_ACTION ITEM_:
Please restate every record below word for word.

_EXCERPTED RECORDS_:
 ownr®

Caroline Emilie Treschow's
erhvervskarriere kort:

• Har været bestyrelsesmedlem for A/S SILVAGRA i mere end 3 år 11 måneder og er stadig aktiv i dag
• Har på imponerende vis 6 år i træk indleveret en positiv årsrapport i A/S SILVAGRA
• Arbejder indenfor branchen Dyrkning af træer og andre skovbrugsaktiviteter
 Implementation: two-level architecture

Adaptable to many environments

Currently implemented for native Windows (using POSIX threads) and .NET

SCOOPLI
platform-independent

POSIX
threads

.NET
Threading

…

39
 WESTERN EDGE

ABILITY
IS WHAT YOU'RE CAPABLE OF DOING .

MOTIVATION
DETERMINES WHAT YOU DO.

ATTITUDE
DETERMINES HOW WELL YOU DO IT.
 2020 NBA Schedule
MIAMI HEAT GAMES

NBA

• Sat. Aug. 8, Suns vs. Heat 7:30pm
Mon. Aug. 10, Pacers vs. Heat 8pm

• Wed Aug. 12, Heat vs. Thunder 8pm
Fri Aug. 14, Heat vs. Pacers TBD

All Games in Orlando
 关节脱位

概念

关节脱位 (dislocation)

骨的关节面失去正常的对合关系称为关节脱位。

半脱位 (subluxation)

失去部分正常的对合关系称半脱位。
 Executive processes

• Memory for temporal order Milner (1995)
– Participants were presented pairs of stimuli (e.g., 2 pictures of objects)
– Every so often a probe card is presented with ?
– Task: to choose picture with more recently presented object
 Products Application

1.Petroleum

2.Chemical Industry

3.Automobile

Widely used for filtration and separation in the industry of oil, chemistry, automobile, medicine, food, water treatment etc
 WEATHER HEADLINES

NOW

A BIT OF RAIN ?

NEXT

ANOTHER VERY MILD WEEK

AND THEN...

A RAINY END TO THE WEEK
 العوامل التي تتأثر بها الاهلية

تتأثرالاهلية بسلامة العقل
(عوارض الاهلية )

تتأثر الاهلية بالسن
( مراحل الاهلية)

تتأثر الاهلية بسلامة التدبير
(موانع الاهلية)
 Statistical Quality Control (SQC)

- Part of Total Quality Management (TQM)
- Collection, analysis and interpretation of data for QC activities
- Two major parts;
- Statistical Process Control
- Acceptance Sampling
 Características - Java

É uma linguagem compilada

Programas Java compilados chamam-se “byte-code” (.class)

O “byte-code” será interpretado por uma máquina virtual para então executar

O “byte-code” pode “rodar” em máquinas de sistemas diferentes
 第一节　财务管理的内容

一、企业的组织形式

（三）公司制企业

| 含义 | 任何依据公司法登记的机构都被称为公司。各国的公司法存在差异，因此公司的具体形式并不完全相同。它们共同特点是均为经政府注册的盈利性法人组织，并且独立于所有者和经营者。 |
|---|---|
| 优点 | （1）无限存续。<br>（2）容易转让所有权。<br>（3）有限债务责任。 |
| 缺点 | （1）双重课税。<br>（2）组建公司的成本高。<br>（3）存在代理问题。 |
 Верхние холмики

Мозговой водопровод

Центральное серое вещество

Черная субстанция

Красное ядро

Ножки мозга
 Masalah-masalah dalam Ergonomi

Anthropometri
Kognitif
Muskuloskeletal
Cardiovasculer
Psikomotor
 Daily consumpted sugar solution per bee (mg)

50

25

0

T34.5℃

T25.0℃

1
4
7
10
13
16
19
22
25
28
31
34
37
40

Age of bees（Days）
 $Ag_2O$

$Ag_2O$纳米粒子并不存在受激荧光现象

_SOLUTION TO THIS EXERCISE_:
 ownr®

Caroline Emilie Treschow's
erhvervskarriere kort:

• Har været bestyrelsesmedlem for A/S SILVAGRA i mere end 3 år 11 måneder og er stadig aktiv i dag
• Har på imponerende vis 6 år i træk indleveret en positiv årsrapport i A/S SILVAGRA
• Arbejder indenfor branchen Dyrkning af træer og andre skovbrugsaktiviteter
 Implementation: two-level architecture

Adaptable to many environments

Currently implemented for native Windows (using POSIX threads) and .NET

SCOOPLI
platform-independent

POSIX
threads

.NET
Threading

…

39
 WESTERN EDGE

ABILITY
IS WHAT YOU'RE CAPABLE OF DOING .

MOTIVATION
DETERMINES WHAT YOU DO.

ATTITUDE
DETERMINES HOW WELL YOU DO IT.
 2020 NBA Schedule
MIAMI HEAT GAMES

NBA

• Sat. Aug. 8, Suns vs. Heat 7:30pm
Mon. Aug. 10, Pacers vs. Heat 8pm

• Wed Aug. 12, Heat vs. Thunder 8pm
Fri Aug. 14, Heat vs. Pacers TBD

All Games in Orlando
 关节脱位

概念

关节脱位 (dislocation)

骨的关节面失去正常的对合关系称为关节脱位。

半脱位 (subluxation)

失去部分正常的对合关系称半脱位。
 Executive processes

• Memory for temporal order Milner (1995)
– Participants were presented pairs of stimuli (e.g., 2 pictures of objects)
– Every so often a probe card is presented with ?
– Task: to choose picture with more recently presented object
 Products Application

1.Petroleum

2.Chemical Industry

3.Automobile

Widely used for filtration and separation in the industry of oil, chemistry, automobile, medicine, food, water treatment etc
 WEATHER HEADLINES

NOW

A BIT OF RAIN ?

NEXT

ANOTHER VERY MILD WEEK

AND THEN...

A RAINY END TO THE WEEK
 العوامل التي تتأثر بها الاهلية

تتأثرالاهلية بسلامة العقل
(عوارض الاهلية )

تتأثر الاهلية بالسن
( مراحل الاهلية)

تتأثر الاهلية بسلامة التدبير
(موانع الاهلية)
 Statistical Quality Control (SQC)

- Part of Total Quality Management (TQM)
- Collection, analysis and interpretation of data for QC activities
- Two major parts;
- Statistical Process Control
- Acceptance Sampling
 Características - Java

É uma linguagem compilada

Programas Java compilados chamam-se “byte-code” (.class)

O “byte-code” será interpretado por uma máquina virtual para então executar

O “byte-code” pode “rodar” em máquinas de sistemas diferentes
 第一节　财务管理的内容

一、企业的组织形式

（三）公司制企业

| 含义 | 任何依据公司法登记的机构都被称为公司。各国的公司法存在差异，因此公司的具体形式并不完全相同。它们共同特点是均为经政府注册的盈利性法人组织，并且独立于所有者和经营者。 |
|---|---|
| 优点 | （1）无限存续。<br>（2）容易转让所有权。<br>（3）有限债务责任。 |
| 缺点 | （1）双重课税。<br>（2）组建公司的成本高。<br>（3）存在代理问题。 |
 Верхние холмики

Мозговой водопровод

Центральное серое вещество

Черная субстанция

Красное ядро

Ножки мозга
 Masalah-masalah dalam Ergonomi

Anthropometri
Kognitif
Muskuloskeletal
Cardiovasculer
Psikomotor
 Daily consumpted sugar solution per bee (mg)

50

25

0

T34.5℃

T25.0℃

1
4
7
10
13
16
19
22
25
28
31
34
37
40

Age of bees（Days）
 $Ag_2O$

$Ag_2O$纳米粒子并不存在受激荧光现象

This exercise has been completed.